Höps Wolfram, Weiss Marjan M, Derks Ronny, Galbany Jordi Corominas, Ouden Amber den, van den Heuvel Simone, Timmermans Raoul, Smits Jos, Mokveld Tom, Dolzhenko Egor, Chen Xiao, van den Wijngaard Arthur, Eberle Michael A, Yntema Helger G, Hoischen Alexander, Gilissen Christian, Vissers Lisenka E L M
Department of Human Genetics, Radboud University Medical Center, Nijmegen, the Netherlands; Radboudumc Research Institute for Medical Innovation, Radboud University Medical Center, Nijmegen, the Netherlands.
Department of Human Genetics, Radboud University Medical Center, Nijmegen, the Netherlands.
Am J Hum Genet. 2025 Feb 6;112(2):450-456. doi: 10.1016/j.ajhg.2024.12.013. Epub 2025 Jan 13.
Clinical short-read exome and genome sequencing approaches have positively impacted diagnostic testing for rare diseases. Yet, technical limitations associated with short reads challenge their use for the detection of disease-associated variation in complex regions of the genome. Long-read sequencing (LRS) technologies may overcome these challenges, potentially qualifying as a first-tier test for all rare diseases. To test this hypothesis, we performed LRS (30× high-fidelity [HiFi] genomes) for 100 samples with 145 known clinically relevant germline variants that are challenging to detect using short-read sequencing and necessitate a broad range of complementary test modalities in diagnostic laboratories. We show that relevant variant callers readily re-identified the majority of variants (120/145, 83%), including ∼90% of structural variants, SNVs/insertions or deletions (indels) in homologous sequences, and expansions of short tandem repeats. Another 10% (n = 14) was visually apparent in the data but not automatically detected. Our analyses also identified systematic challenges for the remaining 7% (n = 11) of variants, such as the detection of AG-rich repeat expansions. Titration analysis showed that 90% of all automatically called variants could also be identified using 15-fold coverage. Long-read genomes thus identified 93% of challenging pathogenic variants from our dataset. Even with reduced coverage, the vast majority of variants remained detectable, possibly enhancing cost-effective diagnostic implementation. Most importantly, we show the potential to use a single technology to accurately identify all types of clinically relevant variants.

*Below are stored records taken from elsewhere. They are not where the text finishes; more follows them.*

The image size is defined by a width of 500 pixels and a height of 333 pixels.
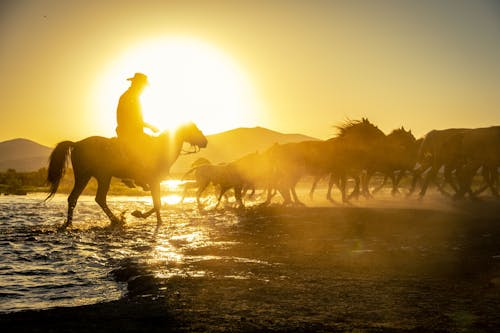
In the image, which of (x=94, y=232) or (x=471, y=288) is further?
(x=94, y=232)

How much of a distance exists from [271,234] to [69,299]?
20.2 feet

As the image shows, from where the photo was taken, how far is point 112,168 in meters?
13.3

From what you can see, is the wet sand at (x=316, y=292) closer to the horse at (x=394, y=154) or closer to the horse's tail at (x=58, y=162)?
the horse's tail at (x=58, y=162)

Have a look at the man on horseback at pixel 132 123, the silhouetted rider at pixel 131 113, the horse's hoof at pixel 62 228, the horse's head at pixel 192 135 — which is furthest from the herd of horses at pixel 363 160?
the horse's hoof at pixel 62 228

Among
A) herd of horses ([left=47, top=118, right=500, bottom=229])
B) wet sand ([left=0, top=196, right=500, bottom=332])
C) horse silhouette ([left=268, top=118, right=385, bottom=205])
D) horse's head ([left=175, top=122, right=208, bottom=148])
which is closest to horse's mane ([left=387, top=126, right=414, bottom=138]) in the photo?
herd of horses ([left=47, top=118, right=500, bottom=229])

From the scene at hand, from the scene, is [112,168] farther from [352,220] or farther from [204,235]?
[352,220]

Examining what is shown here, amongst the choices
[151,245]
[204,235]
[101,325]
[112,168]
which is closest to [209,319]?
[101,325]

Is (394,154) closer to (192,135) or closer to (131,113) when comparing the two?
(192,135)

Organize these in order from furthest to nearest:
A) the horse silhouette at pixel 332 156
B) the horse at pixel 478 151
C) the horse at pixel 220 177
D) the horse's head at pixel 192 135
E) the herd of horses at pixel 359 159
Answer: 1. the horse at pixel 220 177
2. the horse silhouette at pixel 332 156
3. the herd of horses at pixel 359 159
4. the horse at pixel 478 151
5. the horse's head at pixel 192 135

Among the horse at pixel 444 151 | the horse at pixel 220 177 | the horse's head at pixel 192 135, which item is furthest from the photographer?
the horse at pixel 220 177

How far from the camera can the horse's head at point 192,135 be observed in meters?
14.6

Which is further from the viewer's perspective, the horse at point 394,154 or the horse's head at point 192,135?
the horse at point 394,154

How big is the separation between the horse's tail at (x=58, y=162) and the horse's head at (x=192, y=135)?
327 centimetres

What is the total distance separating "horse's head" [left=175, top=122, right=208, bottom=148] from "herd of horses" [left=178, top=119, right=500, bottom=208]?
674cm
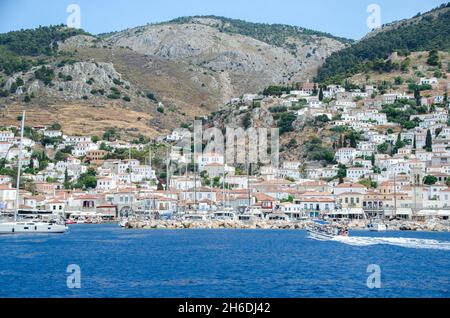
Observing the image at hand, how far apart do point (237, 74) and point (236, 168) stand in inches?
3413

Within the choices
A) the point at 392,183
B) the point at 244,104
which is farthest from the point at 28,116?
the point at 392,183

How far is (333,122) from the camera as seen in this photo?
91.2 metres

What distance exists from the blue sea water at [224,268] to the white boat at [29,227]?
5.60m

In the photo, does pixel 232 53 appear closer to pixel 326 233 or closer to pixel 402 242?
pixel 326 233

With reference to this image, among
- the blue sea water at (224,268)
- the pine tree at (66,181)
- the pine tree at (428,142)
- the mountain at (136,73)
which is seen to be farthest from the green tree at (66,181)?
the blue sea water at (224,268)

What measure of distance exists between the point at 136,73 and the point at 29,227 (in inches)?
3864

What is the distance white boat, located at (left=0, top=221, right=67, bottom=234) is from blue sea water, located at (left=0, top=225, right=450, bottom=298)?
5.60m

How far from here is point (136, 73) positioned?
141875 millimetres

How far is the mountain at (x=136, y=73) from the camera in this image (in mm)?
112200

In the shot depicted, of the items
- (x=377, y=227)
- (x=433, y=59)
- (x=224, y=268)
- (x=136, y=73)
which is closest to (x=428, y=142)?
(x=433, y=59)

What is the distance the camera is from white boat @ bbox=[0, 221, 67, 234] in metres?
45.1

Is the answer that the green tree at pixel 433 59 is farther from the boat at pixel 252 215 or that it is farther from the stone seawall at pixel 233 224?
the stone seawall at pixel 233 224
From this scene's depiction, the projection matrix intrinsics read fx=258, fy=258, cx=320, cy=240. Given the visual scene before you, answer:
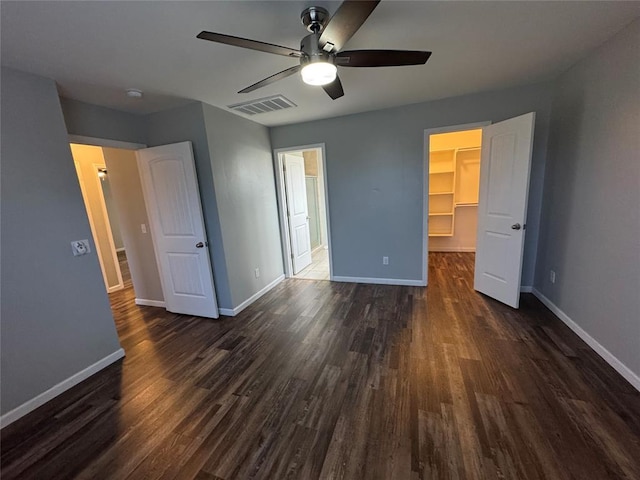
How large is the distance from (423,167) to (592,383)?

临床短读长外显子组和基因组测序方法对罕见病的诊断检测产生了积极影响。然而,与短读长相关的技术局限性对其在基因组复杂区域检测疾病相关变异的应用提出了挑战。长读长测序(LRS)技术可能克服这些挑战,有潜力成为所有罕见病的一线检测方法。为了验证这一假设,我们对100个样本进行了LRS(30倍高保真[HiFi]基因组)检测,这些样本带有145个已知的临床相关种系变异,使用短读长测序检测具有挑战性,在诊断实验室需要广泛的互补检测方式。我们发现,相关的变异检测工具能够轻松重新识别大多数变异(120/145,83%),包括约90%的结构变异、同源序列中的单核苷酸变异/插入或缺失(indels)以及短串联重复序列的扩增。另外10%(n = 14)在数据中肉眼可见但未被自动检测到。我们的分析还确定了其余7%(n = 11)变异存在的系统性挑战,例如富含AG的重复序列扩增的检测。滴定分析表明,所有自动检测到的变异中有90%也可以使用15倍覆盖度进行识别。因此,长读长基因组从我们的数据集中识别出了93%具有挑战性的致病变异。即使覆盖度降低,绝大多数变异仍然可以检测到,这可能会提高诊断实施的成本效益。最重要的是,我们展示了使用单一技术准确识别所有类型临床相关变异的潜力。